Last night, together with other local women and girls, I attended an awards ceremony for a fund in memory of Yaffa London-Yeari, as a representative of the Beit Shemesh Womens' Council. The award was presented to Miri Shalem as the founder and chairwoman of the Women's Council.
Miri and the BSWC received the award for the work in promoting dialogue between different "tribes" of Jews in the city of Beit Shemesh. The Council is composed of women from different backgrounds, different countries of birth, different religious views, different educational backgrounds, coming together to support each other as women - with shared needs for health, safety, parnassa, etc. We also each have unique needs, and part of the Council is to support others even when our needs are different.
The camaraderie of the Council is a model to Jews everywhere, that we can talk, argue, laugh, share, agree, disagree, support other Women - we can find the common ground and develop it.
The Yeari family is a model of caring, a desire to assist women of all streams and stripes, to encourage women to volunteer in their communities and improve life in Israel.
It was a wonderful experience to feel the appreciation of the Yeari family for Miri's intiative.
Added to that was the experience of having the opportunity to learn about others, to hear from the 3 other women who were recipients this year, as well as recipients of pervious years' awards. Last night was a chance to learn more about the wonderful people who make this country beautiful.
The other recipeints of this year's awards are:
Galit Abu-Aharon, age 40ish, mother of 4, lives in Kiriat menahem in Yerushalaim, an "underpriviliged neighbourhood". She spearheads a group of 30 women from her neighbourhood who never had academic training. The group are learning in David Yellin college, in a program put together specifically for them ("הזדמנות שנייה", Second Chance). They are now finishing their 3rd year of a 4 year B.Ed., learning one day a week. As they are neighbours, they support each other and keep each other going strong. Despite the warnings of doomsdayer's that half to two-thirds wouldn't make it through the first year, all 30 finished their first year, and most are more than half-way to their degree already.
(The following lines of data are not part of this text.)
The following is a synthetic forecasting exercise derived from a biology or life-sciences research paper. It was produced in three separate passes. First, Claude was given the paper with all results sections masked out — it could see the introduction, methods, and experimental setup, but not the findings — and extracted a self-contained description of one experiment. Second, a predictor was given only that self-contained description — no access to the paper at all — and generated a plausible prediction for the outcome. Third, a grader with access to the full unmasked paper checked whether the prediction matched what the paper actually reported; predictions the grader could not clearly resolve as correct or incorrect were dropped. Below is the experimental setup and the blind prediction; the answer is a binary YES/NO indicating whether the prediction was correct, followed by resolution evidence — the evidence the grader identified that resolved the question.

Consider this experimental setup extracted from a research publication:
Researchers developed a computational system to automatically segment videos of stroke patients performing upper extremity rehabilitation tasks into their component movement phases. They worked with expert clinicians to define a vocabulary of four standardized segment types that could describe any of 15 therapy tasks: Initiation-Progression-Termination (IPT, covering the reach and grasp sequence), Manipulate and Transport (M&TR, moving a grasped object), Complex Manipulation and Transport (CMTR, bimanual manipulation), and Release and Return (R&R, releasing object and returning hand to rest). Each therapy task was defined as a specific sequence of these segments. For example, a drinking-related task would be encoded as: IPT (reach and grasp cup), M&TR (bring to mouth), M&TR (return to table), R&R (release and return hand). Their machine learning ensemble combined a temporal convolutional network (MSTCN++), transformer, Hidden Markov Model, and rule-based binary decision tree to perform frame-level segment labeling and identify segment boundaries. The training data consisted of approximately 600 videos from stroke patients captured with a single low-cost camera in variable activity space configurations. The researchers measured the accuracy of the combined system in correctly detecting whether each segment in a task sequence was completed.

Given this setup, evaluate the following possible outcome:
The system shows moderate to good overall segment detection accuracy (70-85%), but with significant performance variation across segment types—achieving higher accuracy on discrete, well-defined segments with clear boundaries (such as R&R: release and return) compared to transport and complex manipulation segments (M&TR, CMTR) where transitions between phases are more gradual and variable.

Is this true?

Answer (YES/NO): NO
Tal Ohana, deputy mayor of Yeruham. She has started programs, including צעירים בירוחם (a play on the Hebrew expression "young at heart"), in order to help residents reach their dreams, including higher education. She recruits Jewish youth from Morocco, so that they make aliya rather than move to Canada or NY.
Galit Deshe, of the Women's Lobby (שדולת נשים), dedicated to helping women, especially mothers, be able to work.
One of the women who had received the Yaffa London-Yeari award in a previous year is a metapelet, a babysitter, who organized a group of metaplot, and now has made contact with almost 3,000 metaplot all around the country. As metaplot, these women work with no social benefits. By organizing all metaplot in the country, regardless of their religious affiliation, she is working to give them status that allows them to also have pensions, sick days, perhaps even continuing education and professional guidance.
All in all, I cannot say that I agree with all the goals of everyone who receives this award. In the same way, the family that gives these awards do not appear to be Orthodox Jews, and yet they gave 50% of this year's awards to Orthodox women representing, among other needs, the needs of Orthodox women. They might not agree with everyone on a personal level, but in priciple, they are supporting women who are improving their communities. The emphasis is on working together, supporting each other. This cooperation strengthens all of us. When wonderful people work together, we can be much, much more than the sum of our parts.